We aren't all happy at the same time
A list based sentiment analysis by Scott Golder and Michael Macy
Winning makes us happy.
by Sean J. Taylor (@seanjtaylor)
Strings
tweet = 'We have some delightful new food in the cafeteria. Awesome!!!'
Open a note book and copy this text over.
Then press shift-enter
or select Cell-Run
from the pull down menu to run
it.
What's in there?
In a new cell, type tweet
and then run the cell
tweet
'We have some delightful new food in the cafeteria. Awesome!!!'
We can also print
out the contents.
print tweet
We have some delightful new food in the cafeteria.
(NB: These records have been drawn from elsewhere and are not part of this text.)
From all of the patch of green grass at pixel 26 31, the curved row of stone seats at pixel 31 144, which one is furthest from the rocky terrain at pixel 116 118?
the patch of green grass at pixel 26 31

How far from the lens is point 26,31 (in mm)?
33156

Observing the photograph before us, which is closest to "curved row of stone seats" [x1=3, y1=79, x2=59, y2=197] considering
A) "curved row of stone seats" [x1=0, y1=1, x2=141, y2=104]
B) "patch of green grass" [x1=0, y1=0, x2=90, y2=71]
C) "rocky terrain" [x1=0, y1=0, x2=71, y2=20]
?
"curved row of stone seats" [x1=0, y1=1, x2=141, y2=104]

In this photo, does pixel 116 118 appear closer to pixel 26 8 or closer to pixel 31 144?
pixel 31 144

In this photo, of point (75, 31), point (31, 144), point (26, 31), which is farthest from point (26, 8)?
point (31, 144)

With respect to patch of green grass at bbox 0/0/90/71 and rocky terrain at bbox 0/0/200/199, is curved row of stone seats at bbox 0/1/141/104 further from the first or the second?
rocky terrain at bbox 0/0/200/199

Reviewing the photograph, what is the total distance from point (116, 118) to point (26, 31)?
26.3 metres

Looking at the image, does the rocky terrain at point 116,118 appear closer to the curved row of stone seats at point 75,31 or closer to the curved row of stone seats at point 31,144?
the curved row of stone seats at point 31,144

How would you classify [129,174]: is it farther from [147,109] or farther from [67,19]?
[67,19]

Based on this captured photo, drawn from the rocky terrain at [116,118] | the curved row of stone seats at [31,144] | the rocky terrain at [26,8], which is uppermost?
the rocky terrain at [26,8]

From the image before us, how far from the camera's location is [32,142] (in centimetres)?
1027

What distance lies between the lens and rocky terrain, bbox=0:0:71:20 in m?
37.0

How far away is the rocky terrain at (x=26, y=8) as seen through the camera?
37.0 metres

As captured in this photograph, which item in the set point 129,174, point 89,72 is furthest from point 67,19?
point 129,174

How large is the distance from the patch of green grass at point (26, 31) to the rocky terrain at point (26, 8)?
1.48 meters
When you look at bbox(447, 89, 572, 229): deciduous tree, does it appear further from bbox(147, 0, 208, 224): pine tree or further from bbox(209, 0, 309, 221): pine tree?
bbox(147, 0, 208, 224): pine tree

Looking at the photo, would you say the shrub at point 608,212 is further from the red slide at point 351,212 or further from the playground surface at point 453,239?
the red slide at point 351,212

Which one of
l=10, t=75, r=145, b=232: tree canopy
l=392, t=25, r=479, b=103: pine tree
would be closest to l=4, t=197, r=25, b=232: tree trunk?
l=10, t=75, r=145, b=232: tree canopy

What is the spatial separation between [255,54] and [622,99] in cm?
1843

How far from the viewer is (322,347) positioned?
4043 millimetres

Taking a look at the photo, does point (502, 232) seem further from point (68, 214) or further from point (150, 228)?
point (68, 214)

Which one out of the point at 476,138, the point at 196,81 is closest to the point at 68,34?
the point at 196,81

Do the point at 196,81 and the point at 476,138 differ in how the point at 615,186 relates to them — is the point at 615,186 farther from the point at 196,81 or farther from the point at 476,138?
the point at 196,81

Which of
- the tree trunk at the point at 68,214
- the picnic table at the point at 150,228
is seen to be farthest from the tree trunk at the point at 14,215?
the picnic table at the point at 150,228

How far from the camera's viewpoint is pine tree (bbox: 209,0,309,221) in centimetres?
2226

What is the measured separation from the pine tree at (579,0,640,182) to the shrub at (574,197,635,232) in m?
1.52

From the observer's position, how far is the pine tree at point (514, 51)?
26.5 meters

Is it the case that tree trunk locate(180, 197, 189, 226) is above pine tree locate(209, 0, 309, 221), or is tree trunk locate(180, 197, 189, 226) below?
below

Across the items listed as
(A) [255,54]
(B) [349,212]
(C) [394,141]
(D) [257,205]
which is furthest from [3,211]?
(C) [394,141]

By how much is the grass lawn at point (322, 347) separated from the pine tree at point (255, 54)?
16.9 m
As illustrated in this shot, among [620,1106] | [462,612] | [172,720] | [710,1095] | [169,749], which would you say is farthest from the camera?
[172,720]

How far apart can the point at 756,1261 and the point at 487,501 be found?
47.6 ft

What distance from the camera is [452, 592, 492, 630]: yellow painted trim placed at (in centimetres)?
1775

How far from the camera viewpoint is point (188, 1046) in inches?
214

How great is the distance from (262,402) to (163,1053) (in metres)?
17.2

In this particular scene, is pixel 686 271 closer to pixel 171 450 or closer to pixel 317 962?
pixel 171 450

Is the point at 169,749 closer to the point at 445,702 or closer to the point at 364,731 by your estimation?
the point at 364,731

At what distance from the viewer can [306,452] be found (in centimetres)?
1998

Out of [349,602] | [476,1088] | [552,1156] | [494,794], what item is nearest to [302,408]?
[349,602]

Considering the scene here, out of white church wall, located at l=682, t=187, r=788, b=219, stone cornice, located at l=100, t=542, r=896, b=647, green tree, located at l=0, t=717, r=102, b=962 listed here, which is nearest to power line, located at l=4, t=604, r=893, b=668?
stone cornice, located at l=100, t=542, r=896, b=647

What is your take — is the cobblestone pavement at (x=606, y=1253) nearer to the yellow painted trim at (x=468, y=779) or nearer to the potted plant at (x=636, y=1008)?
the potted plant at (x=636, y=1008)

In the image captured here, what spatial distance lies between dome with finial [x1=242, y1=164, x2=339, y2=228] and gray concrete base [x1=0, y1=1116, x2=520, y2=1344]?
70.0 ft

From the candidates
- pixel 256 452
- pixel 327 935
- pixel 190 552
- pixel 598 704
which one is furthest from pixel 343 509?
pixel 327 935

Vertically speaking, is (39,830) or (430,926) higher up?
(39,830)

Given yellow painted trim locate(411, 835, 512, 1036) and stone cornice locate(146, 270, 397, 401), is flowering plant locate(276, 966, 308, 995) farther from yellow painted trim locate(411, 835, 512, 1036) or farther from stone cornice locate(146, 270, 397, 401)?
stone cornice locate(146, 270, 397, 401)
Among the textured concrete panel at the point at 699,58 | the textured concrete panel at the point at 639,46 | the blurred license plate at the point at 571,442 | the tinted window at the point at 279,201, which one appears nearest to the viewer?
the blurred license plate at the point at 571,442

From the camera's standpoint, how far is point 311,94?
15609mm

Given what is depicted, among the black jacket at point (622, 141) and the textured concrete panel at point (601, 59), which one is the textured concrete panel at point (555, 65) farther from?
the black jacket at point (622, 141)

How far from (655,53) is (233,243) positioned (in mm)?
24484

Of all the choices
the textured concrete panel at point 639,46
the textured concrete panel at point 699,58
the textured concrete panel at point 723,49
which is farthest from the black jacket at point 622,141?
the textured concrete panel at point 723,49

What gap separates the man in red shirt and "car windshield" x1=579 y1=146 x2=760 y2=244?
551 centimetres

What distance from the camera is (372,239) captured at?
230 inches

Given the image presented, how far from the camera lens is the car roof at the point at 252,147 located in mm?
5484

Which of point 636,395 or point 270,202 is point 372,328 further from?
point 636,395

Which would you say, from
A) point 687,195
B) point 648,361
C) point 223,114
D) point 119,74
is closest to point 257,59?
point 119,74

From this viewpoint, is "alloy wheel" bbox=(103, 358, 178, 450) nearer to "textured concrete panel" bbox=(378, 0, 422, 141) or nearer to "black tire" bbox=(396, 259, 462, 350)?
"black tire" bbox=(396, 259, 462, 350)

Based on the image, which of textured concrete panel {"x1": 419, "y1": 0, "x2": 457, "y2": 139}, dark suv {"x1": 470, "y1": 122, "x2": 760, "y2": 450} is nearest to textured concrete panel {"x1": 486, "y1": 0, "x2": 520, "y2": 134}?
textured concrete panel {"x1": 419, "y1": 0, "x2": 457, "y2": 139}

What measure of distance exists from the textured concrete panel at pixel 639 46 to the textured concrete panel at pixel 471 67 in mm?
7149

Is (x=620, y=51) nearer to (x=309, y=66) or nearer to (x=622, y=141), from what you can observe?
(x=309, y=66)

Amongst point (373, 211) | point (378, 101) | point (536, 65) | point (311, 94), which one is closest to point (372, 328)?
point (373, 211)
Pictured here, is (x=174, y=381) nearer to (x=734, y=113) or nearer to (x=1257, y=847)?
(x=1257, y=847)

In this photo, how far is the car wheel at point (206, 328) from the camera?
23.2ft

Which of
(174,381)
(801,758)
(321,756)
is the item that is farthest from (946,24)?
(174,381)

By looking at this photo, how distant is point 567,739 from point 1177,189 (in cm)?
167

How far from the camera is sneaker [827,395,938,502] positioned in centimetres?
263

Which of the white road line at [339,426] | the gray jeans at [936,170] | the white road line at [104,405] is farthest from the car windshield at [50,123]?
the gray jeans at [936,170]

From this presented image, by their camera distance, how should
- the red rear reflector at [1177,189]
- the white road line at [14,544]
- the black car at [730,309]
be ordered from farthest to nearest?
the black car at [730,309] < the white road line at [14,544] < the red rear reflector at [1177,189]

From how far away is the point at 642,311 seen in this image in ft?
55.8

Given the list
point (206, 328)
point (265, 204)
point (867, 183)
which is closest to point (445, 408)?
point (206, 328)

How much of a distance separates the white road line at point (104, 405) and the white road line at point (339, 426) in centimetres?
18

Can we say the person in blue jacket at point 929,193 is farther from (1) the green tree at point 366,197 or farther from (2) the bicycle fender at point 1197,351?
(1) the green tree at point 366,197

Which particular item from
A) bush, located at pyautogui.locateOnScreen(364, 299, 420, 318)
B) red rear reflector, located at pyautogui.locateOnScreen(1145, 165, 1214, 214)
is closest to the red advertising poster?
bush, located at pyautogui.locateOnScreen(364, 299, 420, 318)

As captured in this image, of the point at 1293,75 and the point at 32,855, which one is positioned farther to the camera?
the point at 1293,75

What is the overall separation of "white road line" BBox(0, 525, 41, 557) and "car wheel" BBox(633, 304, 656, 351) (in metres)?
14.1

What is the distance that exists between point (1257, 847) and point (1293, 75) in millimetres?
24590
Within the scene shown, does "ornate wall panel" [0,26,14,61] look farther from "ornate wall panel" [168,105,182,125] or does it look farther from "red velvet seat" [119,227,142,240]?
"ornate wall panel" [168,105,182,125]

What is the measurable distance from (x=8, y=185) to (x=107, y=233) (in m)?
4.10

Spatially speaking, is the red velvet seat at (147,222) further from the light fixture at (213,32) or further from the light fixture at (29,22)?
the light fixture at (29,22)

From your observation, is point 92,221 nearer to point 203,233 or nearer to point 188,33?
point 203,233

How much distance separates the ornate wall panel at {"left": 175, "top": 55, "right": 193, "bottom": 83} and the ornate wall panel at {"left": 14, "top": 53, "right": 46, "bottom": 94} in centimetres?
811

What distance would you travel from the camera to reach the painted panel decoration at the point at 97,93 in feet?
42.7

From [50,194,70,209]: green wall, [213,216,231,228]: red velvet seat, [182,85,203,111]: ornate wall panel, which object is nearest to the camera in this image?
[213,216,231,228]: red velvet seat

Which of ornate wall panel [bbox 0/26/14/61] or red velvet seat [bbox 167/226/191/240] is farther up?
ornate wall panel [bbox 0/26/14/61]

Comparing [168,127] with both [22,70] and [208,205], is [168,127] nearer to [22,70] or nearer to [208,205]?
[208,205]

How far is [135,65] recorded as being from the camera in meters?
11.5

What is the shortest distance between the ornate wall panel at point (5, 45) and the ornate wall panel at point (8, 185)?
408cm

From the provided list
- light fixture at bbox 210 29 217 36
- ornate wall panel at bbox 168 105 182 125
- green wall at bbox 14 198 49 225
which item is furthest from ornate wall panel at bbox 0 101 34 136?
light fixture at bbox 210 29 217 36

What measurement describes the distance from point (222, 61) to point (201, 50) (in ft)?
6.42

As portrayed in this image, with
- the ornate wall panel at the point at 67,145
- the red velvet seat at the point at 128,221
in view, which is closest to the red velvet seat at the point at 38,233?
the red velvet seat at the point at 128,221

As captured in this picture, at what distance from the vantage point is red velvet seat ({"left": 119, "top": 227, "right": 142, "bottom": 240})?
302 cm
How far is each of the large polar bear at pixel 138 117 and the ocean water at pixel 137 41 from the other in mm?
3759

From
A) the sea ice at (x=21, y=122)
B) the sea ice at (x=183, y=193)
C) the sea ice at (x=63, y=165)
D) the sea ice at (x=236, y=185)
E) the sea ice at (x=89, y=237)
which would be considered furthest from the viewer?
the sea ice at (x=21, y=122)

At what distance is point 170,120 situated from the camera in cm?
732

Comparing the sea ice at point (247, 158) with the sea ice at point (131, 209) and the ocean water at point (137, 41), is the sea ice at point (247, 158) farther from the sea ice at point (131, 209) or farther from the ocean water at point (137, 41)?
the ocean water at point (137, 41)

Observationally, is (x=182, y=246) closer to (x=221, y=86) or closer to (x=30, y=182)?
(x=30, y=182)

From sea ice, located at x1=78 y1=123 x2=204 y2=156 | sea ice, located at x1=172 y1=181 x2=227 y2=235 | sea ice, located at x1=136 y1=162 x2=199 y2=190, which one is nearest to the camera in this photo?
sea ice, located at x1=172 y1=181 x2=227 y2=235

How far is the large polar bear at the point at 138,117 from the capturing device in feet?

Awesome!!!
Python doesn't care if you use '
, "
, or even '''
for your strings.
tweet = "We have some delightful new food in the cafeteria. Awesome!!!"
tweet
'We have some delightful new food in the cafeteria. Awesome!!!'
Will this work?
tweet = Does anyone call New Haven "NeHa"?
Guess? Try it!
tweet = Does anyone call New Haven "NeHa"?
File "<ipython-input-25-053a43dc44ba>", line 1 tweet = Does anyone call New Haven "NeHa"? ^ SyntaxError: invalid syntax
tweet = '''Does anyone call New Haven "NeHa"?'''
print tweet
Does anyone call New Haven "NeHa"?
tweet = 'Does anyone call New Haven "NeHa"?'
print tweet
Does anyone call New Haven "NeHa"?
['everything','in','brackets','separated','by','commas.']
['everything', 'in', 'brackets', 'separated', 'by', 'commas.']
Think of these like variables.
positive_words = ['awesome', 'good', 'nice', 'super', 'fun']
print positive_words
['awesome', 'good', 'nice', 'super', 'fun']
We can add things to the list with append
.
positive_words.append('delightful')
print positive_words
['awesome', 'good', 'nice', 'super', 'fun', 'delightful']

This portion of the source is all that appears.